◆ **Assigned task**
Reproduce the records below exactly as given.

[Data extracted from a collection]

---*---

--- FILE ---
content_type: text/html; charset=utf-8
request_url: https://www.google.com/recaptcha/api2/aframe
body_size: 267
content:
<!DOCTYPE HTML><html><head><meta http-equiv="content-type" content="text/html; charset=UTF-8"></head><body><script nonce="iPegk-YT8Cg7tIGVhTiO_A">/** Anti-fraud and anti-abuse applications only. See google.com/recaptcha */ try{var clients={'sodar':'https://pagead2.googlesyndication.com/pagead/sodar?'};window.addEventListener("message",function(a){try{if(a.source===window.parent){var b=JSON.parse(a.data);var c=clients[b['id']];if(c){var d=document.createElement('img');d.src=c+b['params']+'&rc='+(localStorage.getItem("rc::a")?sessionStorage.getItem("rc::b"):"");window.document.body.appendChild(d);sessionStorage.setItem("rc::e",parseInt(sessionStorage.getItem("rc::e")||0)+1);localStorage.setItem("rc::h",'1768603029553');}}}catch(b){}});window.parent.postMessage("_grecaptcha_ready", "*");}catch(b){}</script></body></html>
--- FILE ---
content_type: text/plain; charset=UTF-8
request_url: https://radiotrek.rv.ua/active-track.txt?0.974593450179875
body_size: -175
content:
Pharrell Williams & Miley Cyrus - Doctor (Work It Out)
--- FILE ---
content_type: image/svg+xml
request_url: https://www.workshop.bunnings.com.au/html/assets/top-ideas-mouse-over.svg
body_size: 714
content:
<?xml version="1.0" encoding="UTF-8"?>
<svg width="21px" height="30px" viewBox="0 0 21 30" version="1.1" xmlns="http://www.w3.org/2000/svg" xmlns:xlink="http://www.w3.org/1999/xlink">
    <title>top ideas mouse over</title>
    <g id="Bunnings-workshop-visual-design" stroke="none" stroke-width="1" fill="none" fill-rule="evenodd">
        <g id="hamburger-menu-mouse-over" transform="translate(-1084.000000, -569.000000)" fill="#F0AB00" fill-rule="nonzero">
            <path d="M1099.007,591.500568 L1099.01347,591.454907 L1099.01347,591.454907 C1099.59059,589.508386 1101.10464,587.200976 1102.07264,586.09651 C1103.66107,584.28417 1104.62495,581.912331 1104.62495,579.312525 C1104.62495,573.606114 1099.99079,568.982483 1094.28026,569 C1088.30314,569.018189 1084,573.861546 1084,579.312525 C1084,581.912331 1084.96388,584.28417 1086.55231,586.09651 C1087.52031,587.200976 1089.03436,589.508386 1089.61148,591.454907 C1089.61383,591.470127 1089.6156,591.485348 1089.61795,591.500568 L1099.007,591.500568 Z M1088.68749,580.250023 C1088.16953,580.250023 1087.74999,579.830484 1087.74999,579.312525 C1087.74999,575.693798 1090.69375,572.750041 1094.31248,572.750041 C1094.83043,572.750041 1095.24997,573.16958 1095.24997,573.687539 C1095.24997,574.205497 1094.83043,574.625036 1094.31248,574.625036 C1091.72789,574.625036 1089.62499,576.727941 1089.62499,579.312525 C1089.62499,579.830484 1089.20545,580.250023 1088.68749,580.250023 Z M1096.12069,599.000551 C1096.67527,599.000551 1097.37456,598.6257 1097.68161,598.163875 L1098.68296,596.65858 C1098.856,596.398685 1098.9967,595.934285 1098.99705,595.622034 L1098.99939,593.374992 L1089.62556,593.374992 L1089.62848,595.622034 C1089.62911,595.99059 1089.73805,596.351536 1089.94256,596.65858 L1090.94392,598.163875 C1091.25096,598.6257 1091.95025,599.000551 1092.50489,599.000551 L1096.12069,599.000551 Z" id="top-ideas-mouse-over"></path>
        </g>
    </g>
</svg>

---*---

◆ **Written reply**
--- FILE ---
content_type: text/html; charset=utf-8
request_url: https://www.google.com/recaptcha/api2/aframe
body_size: 267
content:
<!DOCTYPE HTML><html><head><meta http-equiv="content-type" content="text/html; charset=UTF-8"></head><body><script nonce="iPegk-YT8Cg7tIGVhTiO_A">/** Anti-fraud and anti-abuse applications only. See google.com/recaptcha */ try{var clients={'sodar':'https://pagead2.googlesyndication.com/pagead/sodar?'};window.addEventListener("message",function(a){try{if(a.source===window.parent){var b=JSON.parse(a.data);var c=clients[b['id']];if(c){var d=document.createElement('img');d.src=c+b['params']+'&rc='+(localStorage.getItem("rc::a")?sessionStorage.getItem("rc::b"):"");window.document.body.appendChild(d);sessionStorage.setItem("rc::e",parseInt(sessionStorage.getItem("rc::e")||0)+1);localStorage.setItem("rc::h",'1768603029553');}}}catch(b){}});window.parent.postMessage("_grecaptcha_ready", "*");}catch(b){}</script></body></html>
--- FILE ---
content_type: text/plain; charset=UTF-8
request_url: https://radiotrek.rv.ua/active-track.txt?0.974593450179875
body_size: -175
content:
Pharrell Williams & Miley Cyrus - Doctor (Work It Out)
--- FILE ---
content_type: image/svg+xml
request_url: https://www.workshop.bunnings.com.au/html/assets/top-ideas-mouse-over.svg
body_size: 714
content:
<?xml version="1.0" encoding="UTF-8"?>
<svg width="21px" height="30px" viewBox="0 0 21 30" version="1.1" xmlns="http://www.w3.org/2000/svg" xmlns:xlink="http://www.w3.org/1999/xlink">
    <title>top ideas mouse over</title>
    <g id="Bunnings-workshop-visual-design" stroke="none" stroke-width="1" fill="none" fill-rule="evenodd">
        <g id="hamburger-menu-mouse-over" transform="translate(-1084.000000, -569.000000)" fill="#F0AB00" fill-rule="nonzero">
            <path d="M1099.007,591.500568 L1099.01347,591.454907 L1099.01347,591.454907 C1099.59059,589.508386 1101.10464,587.200976 1102.07264,586.09651 C1103.66107,584.28417 1104.62495,581.912331 1104.62495,579.312525 C1104.62495,573.606114 1099.99079,568.982483 1094.28026,569 C1088.30314,569.018189 1084,573.861546 1084,579.312525 C1084,581.912331 1084.96388,584.28417 1086.55231,586.09651 C1087.52031,587.200976 1089.03436,589.508386 1089.61148,591.454907 C1089.61383,591.470127 1089.6156,591.485348 1089.61795,591.500568 L1099.007,591.500568 Z M1088.68749,580.250023 C1088.16953,580.250023 1087.74999,579.830484 1087.74999,579.312525 C1087.74999,575.693798 1090.69375,572.750041 1094.31248,572.750041 C1094.83043,572.750041 1095.24997,573.16958 1095.24997,573.687539 C1095.24997,574.205497 1094.83043,574.625036 1094.31248,574.625036 C1091.72789,574.625036 1089.62499,576.727941 1089.62499,579.312525 C1089.62499,579.830484 1089.20545,580.250023 1088.68749,580.250023 Z M1096.12069,599.000551 C1096.67527,599.000551 1097.37456,598.6257 1097.68161,598.163875 L1098.68296,596.65858 C1098.856,596.398685 1098.9967,595.934285 1098.99705,595.622034 L1098.99939,593.374992 L1089.62556,593.374992 L1089.62848,595.622034 C1089.62911,595.99059 1089.73805,596.351536 1089.94256,596.65858 L1090.94392,598.163875 C1091.25096,598.6257 1091.95025,599.000551 1092.50489,599.000551 L1096.12069,599.000551 Z" id="top-ideas-mouse-over"></path>
        </g>
    </g>
</svg>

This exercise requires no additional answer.